Velho, eu?

Voltar para casa

25/10/2025 Ivani Cardoso
Reprodução Pexels

Quando eu viajo, não sinto saudades de casa. Procuro viver o presente, a cidade em que estou, todos os momentos especiais como olhar a paisagem, as pessoas, a vida acontecendo em outros lugares e em mim. Gosto de tomar um café da manhã sem pressa no hotel, repleto de opções; caminhar sem destino; comer onde der vontade, sem a preocupação com guias e indicações seguras; aproveitar um pôr do sol diferente e tantas outras pequenas coisas e prazeres distantes do dia a dia.

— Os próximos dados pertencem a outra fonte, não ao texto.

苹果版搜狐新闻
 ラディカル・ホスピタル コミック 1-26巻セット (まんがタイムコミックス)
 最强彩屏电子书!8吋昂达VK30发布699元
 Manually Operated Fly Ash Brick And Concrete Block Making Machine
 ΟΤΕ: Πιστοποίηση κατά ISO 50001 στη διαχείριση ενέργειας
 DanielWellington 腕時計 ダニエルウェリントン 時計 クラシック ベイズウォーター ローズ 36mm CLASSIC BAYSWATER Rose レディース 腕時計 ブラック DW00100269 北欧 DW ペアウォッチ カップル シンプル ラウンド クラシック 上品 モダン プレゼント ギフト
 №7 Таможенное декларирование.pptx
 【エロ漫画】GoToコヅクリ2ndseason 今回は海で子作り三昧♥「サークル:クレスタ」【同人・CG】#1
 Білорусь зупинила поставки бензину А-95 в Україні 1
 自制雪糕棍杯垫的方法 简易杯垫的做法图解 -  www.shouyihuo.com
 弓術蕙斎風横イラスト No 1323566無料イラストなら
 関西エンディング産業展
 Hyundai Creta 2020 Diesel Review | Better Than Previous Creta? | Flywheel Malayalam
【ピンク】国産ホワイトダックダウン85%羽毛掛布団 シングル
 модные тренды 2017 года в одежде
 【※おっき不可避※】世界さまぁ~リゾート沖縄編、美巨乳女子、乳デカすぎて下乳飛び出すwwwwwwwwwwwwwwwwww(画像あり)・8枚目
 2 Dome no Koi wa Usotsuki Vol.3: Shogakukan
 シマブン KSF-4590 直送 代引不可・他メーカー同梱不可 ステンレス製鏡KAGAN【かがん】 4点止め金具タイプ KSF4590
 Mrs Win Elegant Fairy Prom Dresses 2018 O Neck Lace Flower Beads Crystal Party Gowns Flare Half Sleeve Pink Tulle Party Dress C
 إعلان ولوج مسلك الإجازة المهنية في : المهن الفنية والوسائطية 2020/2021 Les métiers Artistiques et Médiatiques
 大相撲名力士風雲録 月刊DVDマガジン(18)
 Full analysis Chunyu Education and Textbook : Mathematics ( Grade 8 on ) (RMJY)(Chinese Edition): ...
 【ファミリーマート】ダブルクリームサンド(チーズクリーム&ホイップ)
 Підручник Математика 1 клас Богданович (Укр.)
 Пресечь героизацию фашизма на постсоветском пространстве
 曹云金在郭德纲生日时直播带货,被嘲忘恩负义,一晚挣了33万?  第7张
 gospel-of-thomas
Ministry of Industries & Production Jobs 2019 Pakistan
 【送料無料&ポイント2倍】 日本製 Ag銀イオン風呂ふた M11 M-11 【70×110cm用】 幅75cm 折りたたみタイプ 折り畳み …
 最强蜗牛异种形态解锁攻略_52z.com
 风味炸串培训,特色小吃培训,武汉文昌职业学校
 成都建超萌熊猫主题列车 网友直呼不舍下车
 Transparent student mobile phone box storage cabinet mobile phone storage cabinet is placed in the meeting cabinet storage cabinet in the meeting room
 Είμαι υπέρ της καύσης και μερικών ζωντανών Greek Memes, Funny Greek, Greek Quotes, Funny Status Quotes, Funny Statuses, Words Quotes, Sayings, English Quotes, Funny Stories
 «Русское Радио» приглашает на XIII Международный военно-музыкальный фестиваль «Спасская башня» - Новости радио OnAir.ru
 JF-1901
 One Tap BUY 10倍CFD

Na volta, a saudade de casa se faz presente. Abrir a porta e reencontrar os cantos conhecidos que me acolhem. Muitos me perguntam: você não se incomoda de morar sozinha? De passar mal e não ter como pedir ajuda durante a noite? De não ter com quem conversar quando tem vontade?

Não me incomodo, eu gosto de morar sozinha. Isso não quer dizer que eu não gostaria de ter alguém ao meu lado, mas se você não tem a sorte de viver um casamento feliz e duradouro, em que os dois envelhecem juntos equilibrando erros e acertos, não é motivo para se lamentar, são escolhas.

Se você tiver algum problema de saúde, pode ser complicado, mas quantos não têm, mesmo em companhia? Acredito que é possível se preparar para ter uma vida mais saudável, embora nem tudo possa ser previsto. Manter contato frequente com amigos e parentes mais próximos é uma combinação perfeita.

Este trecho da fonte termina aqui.